WLO_reigningThis past weekend, I met with about 30 North Korean defectors who had been in South Korea for less than a year.  They were all different ages and had varying levels of education and experience in the workplace.  But almost all of the North Koreans I talked with were very humble and willing to learn whatever I had to teach them.

This makes a lot of sense, considering their difficult lives in North Korea and harrowing thousand-mile journeys to make it South Korea.  And when they arrive in South Korea, they realize how much they need to learn and how much they are dependent on others in order to be successful in a modern society.

But generally speaking, after North Koreans live in South Korea a little while, their attitudes begin to change.  They get a sizable financial package from the government and churches pay them good money to attend their services.  The humble and teachable attitude they once exhibited begins to fade away.

I don’t think North Koreans are any better or any worse than the rest of us. I fear that I would react in a similar way.  As sinful human beings, the more things we get, the more we think we actually deserve them.  As pride and arrogance bubble up in our lives, the less grateful we become.

The disciples (and a certain mother of the sons of Zebedee) also reacted in a similar way.  The disciples had undoubtedly seen many miracles and had participated with Jesus in many of them.  They saw their master had not only fed the five thousand, (Matthew 14:13-21) but had even been transfigured so that his face literally shone like the sun (Matthew 17).  It was only (sinfully) natural that this certain mother would want to guarantee her sons’ place of importance in the Kingdom of God.  And it was only sinfully natural that the other disciples would become upset . . . because they wanted to be important in the Kingdom of God as well!

That’s why the attitude that we see Jesus portray in John 13 is simply amazing.  Verses 3 & 4 say,

Jesus, knowing that the Father had given all things into his hands, and that he had come from God and was going back to God, rose from supper. He laid aside his outer garments, and taking a towel, tied it around his waist.
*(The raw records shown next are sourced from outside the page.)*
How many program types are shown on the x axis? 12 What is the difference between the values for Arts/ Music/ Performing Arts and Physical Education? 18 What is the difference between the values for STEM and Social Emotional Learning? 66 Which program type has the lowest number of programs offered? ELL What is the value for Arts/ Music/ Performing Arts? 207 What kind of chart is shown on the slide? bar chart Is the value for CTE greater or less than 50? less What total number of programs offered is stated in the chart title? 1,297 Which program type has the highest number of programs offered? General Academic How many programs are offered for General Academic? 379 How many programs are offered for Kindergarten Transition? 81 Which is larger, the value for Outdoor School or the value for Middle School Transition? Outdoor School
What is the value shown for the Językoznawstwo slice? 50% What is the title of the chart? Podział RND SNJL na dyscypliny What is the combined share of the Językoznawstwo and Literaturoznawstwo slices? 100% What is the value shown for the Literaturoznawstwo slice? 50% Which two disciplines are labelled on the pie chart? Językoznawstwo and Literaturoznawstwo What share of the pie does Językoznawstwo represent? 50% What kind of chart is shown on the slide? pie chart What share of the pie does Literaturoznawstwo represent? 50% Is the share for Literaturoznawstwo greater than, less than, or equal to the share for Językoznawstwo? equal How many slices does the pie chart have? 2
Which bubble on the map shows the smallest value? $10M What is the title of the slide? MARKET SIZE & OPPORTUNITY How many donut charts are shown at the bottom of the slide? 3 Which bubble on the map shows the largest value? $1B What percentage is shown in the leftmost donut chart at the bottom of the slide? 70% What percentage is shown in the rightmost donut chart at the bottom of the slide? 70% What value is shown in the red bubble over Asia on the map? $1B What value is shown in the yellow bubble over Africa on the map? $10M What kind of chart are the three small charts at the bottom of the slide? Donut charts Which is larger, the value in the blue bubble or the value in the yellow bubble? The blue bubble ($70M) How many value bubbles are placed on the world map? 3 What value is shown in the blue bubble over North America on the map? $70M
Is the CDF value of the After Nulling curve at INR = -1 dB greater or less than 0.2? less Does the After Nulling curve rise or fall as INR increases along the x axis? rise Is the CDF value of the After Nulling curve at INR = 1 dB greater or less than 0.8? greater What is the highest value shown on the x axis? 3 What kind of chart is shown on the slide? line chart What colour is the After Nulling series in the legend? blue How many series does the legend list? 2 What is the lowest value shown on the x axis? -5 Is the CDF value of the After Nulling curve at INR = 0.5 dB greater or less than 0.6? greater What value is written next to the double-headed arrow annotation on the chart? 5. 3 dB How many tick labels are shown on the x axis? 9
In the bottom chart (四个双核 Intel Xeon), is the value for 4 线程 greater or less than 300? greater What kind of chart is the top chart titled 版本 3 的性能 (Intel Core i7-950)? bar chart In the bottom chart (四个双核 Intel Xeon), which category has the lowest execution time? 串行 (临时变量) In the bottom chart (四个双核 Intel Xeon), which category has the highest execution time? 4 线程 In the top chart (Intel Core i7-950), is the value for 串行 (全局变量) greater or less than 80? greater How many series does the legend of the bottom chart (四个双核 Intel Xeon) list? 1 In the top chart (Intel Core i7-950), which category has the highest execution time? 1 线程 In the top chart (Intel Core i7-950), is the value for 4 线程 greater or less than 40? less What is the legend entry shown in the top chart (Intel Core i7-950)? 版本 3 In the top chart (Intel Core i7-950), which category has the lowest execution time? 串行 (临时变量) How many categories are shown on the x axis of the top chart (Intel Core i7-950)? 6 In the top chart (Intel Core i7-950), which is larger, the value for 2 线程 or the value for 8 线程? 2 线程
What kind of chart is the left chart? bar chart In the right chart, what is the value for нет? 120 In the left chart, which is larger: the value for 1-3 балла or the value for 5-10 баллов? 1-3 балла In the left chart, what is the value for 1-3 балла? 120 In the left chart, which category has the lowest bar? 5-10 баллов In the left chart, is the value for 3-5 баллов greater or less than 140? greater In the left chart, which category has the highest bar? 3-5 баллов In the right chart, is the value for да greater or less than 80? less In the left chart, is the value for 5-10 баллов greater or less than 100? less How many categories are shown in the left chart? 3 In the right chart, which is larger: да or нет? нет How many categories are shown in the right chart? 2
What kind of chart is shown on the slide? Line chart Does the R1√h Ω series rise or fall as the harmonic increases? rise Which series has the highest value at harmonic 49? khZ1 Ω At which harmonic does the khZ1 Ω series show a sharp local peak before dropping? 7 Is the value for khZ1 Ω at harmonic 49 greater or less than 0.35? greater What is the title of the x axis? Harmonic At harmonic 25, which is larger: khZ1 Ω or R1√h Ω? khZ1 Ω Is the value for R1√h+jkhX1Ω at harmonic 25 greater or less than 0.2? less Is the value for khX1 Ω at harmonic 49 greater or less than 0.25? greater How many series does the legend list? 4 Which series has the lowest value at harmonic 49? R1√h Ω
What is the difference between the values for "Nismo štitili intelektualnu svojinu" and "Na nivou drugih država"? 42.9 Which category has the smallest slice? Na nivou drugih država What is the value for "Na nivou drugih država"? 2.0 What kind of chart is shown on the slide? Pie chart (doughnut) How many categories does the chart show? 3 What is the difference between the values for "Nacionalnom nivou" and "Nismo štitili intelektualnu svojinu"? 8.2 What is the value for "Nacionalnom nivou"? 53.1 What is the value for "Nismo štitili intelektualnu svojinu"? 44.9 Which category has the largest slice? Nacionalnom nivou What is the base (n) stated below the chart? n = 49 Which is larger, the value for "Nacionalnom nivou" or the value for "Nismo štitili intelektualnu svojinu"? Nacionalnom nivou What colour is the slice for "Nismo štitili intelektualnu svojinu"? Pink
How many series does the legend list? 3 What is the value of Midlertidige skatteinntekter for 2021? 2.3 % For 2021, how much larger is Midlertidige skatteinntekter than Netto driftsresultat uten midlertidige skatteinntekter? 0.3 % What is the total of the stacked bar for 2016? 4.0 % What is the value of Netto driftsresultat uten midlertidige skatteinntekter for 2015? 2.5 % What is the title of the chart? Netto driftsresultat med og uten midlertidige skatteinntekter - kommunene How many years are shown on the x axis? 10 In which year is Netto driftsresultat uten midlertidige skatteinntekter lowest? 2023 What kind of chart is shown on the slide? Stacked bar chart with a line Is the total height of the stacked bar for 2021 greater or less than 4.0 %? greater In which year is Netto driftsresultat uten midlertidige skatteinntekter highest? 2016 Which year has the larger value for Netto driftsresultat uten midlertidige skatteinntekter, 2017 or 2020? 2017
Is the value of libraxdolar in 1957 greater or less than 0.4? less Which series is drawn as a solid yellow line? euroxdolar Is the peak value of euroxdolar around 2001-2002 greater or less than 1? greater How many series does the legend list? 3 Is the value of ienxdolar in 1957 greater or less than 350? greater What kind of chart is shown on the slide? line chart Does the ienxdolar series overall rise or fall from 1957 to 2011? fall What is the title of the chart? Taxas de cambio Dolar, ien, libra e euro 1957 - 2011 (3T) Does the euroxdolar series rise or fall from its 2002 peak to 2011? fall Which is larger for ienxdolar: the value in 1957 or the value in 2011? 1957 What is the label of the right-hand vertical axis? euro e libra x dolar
What a contrast to how we often react when we get power and money!  Jesus responds to the knowledge of his power and his destination by washing the grimy, smelly feet of each of his disciples.  Truthfully, I would have responded by making the disciples wash my own feet, but Jesus took on the role of a servant by choosing an act of service that would normally be done by someone of a much lower social status.  It’s obvious by the response of Peter in verse 8 that Peter is appalled by the thought of Jesus washing his feet!

And this wasn’t an isolated incident – this was an example was how Jesus lived his whole earthly life and ultimately how Jesus died!

The apostle Paul understood this struggle as well, because he encouraged the Philippian church to have this mind among yourselves, which is yours in Christ Jesus.  Or as Robertson’s Word Pictures says it, “Keep on thinking this in you which was also in Christ Jesus.”

We should not take our present humility for granted. It will not last.  Success, money, and power have a way of drawing our focus away from Jesus.  We need to keep looking into the life and mind of Christ to ensure that no matter what life situation we find ourselves in, especially the good ones, we respond with humility and a willingness to serve.